When Hayy begins to reach that state with some frequency, a new character will arrive on the island: Asal. He was a religious from another island who, in order to retire in the contemplation of creation, decided to come to this island, hitherto considered deserted. Here he will meet Hayy and, recognizing his very high spiritual value, he taught him to speak and spoke to him about his religion, things that greatly pleased the great ascetic, who will push Asal to go back and thus show him what is called ” civilization”.

Hayy ibn Yaqzan

Of course, Hayy will quickly find herself extremely uncomfortable in this new context, quickly realizing that community life is ill-suited to those who want to reach certain spiritual heights, thus returning home with Asal. Back on her island, the protagonist will spend the rest of his time in contemplation, managing to instruct his disciple so that he could come as close as possible to her goals.

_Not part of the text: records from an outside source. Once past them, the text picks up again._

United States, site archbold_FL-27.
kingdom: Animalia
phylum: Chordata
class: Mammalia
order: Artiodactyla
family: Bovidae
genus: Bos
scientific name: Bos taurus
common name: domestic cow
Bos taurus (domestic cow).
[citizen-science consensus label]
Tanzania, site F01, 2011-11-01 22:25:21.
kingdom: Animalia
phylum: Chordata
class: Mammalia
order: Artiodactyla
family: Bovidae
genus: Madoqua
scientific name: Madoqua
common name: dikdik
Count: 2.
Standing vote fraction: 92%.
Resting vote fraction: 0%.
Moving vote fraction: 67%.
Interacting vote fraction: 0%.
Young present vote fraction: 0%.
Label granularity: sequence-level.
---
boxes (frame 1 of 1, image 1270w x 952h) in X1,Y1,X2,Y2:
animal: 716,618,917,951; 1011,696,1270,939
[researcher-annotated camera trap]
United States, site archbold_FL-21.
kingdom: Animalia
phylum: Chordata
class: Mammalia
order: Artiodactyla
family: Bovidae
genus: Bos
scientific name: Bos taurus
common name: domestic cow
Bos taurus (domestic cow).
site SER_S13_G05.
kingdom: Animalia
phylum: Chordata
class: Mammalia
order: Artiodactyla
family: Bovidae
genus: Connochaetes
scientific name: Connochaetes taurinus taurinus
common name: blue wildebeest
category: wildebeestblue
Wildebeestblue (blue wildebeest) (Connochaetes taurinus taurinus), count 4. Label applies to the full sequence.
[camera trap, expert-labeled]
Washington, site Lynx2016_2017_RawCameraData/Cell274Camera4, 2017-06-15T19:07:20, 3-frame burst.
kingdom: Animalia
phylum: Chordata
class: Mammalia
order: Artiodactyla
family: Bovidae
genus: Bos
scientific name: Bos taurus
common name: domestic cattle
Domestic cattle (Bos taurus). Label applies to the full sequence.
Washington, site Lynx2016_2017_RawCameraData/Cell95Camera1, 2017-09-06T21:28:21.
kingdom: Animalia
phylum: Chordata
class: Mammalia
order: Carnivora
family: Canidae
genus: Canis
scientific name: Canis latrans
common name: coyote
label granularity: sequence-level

Before and unlike Robinson Crusoe

“Hayy ibn Yaqzan” is considered among the greatest works of all time in Arab-Andalusian literature and it is no coincidence that it is among those that, over the centuries, has generated the most emulators ever. In ” Nietzsche in paradise” by Francesca Bocca-Aldaqre (guest on 03.26.21 on the Youtube channel of “Medio Oriente e Dintorni“), in particular, we can observe how figures such as Pico della Mirandola, Spinoza and Leibniz were fascinated by it, contributing to its continuous diffusion among the great European thinkers, reaching up to to Daniel Defoe, the father of Robinson Crusoe.

Hayy ibn Yaqzan
Robinson Crusoe and Friday

According to the author of “Nietzsche in paradiso”, the famous English writer was inspired by this work, but joining his spirit and his contemporaneity to the novel, creating something that, in the final meaning, is very different. Unlike Hayy, in fact, Robinson will set himself the goal of exercising his dominion over things and nature, arriving, precisely for this reason, at perpetual personal dissatisfaction. The difference between the real between the two works, in fact, lies precisely where man is positioned in the world: for Ibn Tufial, in fact, God is the center of everything, not man, and, consequently, Hayy aims to understand universe around him, not to dominate him.

Masterpiece

“Hayy ibn Yaqzan” is without a shadow of a doubt one of the masterpieces of Islamic and Andalusian thought, making reasoning of the finest quality, crowned by a masterly translation by Paola Carusi that makes it potentially accessible to anyone. Obviously the more one is expert in the world of philosophy, Islam and the Sufi world, the simpler everything will be; but it must be said that, since the protagonist does not know any of this, in no logical step such knowledge is even necessary.

Hayy ibn Yaqzan

In general, however, I can guarantee that the effort will be rewarded by a real treasure destined to become one of the highest moments experienced by your thinking.